This dataset details the state machine based experiments of PowerWatch.
PowerWatch Experiment Summaries
This dataset summarizes the experiments done for the PowerWatch paper. The accompanying code will be
shared after the paper is published.
There are 2 files:
* expres.csv: Each entry in this file represents the summary with respect to a unique state machine, represented by
the field "state_machine_id".
* runres.csv: For each state machine, a total of 45 runs are conducted, each individual runs are represented by
The fields in "expres.csv" are explained as follows.
* state_machine_id: A number uniquely identifies an experiment. The ID was also used as a random seed.
The naming here is, unfortunately, confusing.
* bucket_size: Chosen bucket size.
* window_size: Chosen window size.
Next 12 fields represent the "complexity" of the machine with respect to call lists they emit.
In each experiment, two machines were run: benign and malicious. The difference between those are that, in the
malicious machine, there is one more state emitting an unique call list.
* cumulative_call_size_benign: Sum of the number of call lists emitted by benign states.
* mean_call_size_benign: Mean of the call lists emitted by benign states.
* variance_call_size_benign: Variance of the call lists emitted by benign states.
* malicious_state_call_size: Number of calls emitted by the malicious state.
* malicious_state_vocabulary_size: Number of different calls emitted by the malicious state.
* cumulative_edit_distance_every_state: The edit distance between every state. Represents
how the individual computing states vary from each other.
* mean_edit_distance_every_state: Mean of the edit distance computed between every state.
* variance_of_edit_distance_every_state: Variance of the edit distances computed between every state.
* cumulative_edit_distance_good_bad: Total edit distance computed between every benign state and the malicious state.
* mean_edit_distance_good_bad: Mean edit distance computed between every benign state and the maliicous state.
* min_edit_distance_good_bad: Minimum of edit distances computed between every benign state and the maliicous state.
* variance_edit_distance_good_bad: Variance of edit distances computed between every benign state and the maliicous state.
* training_time: Total time required for training the machine learning model.
* prediction_time: Total time required for prediction stage.

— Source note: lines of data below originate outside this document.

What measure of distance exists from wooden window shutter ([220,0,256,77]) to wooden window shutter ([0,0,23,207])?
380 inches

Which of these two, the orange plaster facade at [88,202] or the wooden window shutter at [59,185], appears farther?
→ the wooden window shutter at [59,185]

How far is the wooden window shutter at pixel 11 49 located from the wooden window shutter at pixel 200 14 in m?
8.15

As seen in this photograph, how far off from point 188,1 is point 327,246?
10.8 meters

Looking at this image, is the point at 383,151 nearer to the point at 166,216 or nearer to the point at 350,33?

* svm_accuracy: Accuracy of a SVM model taking inputs of maximum activity signal per run.
* svm_margin: Unused.
* mean_benign_train_activity_index: Mean activity index, calculated on the training set.

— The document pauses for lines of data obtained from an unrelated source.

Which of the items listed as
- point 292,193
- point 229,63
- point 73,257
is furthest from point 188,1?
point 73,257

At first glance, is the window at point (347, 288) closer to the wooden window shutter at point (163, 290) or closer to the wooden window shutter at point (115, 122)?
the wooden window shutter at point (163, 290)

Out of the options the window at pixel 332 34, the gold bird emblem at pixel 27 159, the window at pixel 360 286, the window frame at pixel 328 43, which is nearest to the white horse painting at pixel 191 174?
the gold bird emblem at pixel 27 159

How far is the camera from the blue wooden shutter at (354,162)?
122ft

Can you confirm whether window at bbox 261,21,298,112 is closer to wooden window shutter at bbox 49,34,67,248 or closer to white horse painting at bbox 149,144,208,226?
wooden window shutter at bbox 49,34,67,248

* mean_benign_test_activity_index: Mean activity index, calculated on the data obtained from the benign machine, but not
used for training.
* mean_malicious_activity_index: Mean activity index, calculated on the data obtained from the malicious machine.
Originally, a cascade of max-pooling and convolution mechanism were considered, but we later decided to use a single
convolution step after the prediction stage. The naming of the fields are made with respect to the initial algorithm,
and a little misleading, explained below where necessary:
* state_machine_id: The ID of the associated experiment.

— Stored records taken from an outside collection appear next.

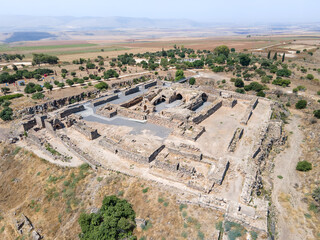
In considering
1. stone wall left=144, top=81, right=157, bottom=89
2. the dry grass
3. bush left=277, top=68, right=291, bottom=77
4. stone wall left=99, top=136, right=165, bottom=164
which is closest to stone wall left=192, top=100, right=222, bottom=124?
stone wall left=99, top=136, right=165, bottom=164

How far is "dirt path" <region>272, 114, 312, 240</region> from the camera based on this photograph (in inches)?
661

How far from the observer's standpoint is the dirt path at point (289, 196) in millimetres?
16781

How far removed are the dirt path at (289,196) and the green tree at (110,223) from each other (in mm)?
11541

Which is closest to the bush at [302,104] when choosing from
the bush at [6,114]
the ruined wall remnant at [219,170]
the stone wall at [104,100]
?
the ruined wall remnant at [219,170]

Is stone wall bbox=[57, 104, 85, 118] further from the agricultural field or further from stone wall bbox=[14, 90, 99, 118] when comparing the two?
stone wall bbox=[14, 90, 99, 118]

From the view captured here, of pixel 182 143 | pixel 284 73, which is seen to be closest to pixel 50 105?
pixel 182 143

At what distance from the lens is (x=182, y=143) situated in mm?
24828

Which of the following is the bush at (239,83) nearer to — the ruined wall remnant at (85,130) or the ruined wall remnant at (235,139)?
the ruined wall remnant at (235,139)

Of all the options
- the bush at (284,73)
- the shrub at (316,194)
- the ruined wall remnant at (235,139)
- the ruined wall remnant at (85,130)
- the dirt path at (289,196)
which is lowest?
the dirt path at (289,196)

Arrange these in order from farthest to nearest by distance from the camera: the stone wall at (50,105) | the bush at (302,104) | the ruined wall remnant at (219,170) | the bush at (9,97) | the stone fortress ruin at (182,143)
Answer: the bush at (9,97) → the bush at (302,104) → the stone wall at (50,105) → the ruined wall remnant at (219,170) → the stone fortress ruin at (182,143)

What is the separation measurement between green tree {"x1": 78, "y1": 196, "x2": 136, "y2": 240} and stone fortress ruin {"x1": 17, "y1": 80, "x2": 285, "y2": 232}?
459cm

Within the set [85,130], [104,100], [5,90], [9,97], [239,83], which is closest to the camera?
[85,130]

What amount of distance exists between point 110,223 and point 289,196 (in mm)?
16635

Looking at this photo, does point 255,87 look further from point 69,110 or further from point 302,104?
point 69,110
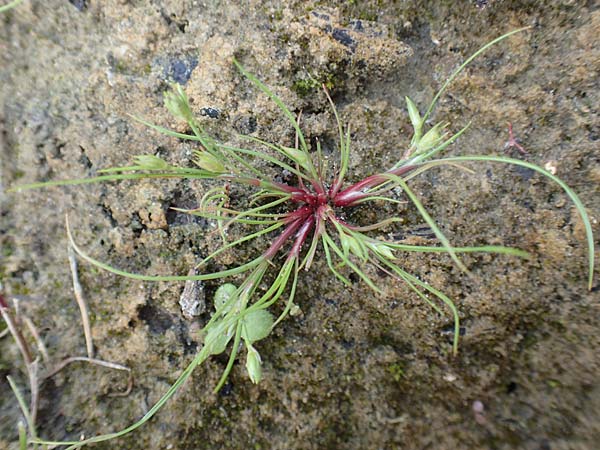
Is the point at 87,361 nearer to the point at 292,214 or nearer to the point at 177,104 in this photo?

* run_number: The number of the run.
* malicious: If the run contained the malicious state.
* trained_on: If the resulting data used in training.
Remember that the first convolution yields the activity signal. Individual points in the activity signal are
the activity index. Statistics about the activity signal is given in the following fields:
* min_of_first_convolution: Minimum value of the first convolution. This is the minimum activity index in the activity signal.
* max_of_first_convolution: Maximum value of the first convolution. This is the minimum activity index in the activity signal.
* mean_of_first_convolution: Mean value of the first convolution. This is the minimum activity index in the activity signal.
* variance_of_first_convolution: Variance value of the first convolution. This is the minimum activity index in the activity signal.
* prediction_time: Time required to predict data generated in this run.
* reduction_time: Time required during the convolution stage.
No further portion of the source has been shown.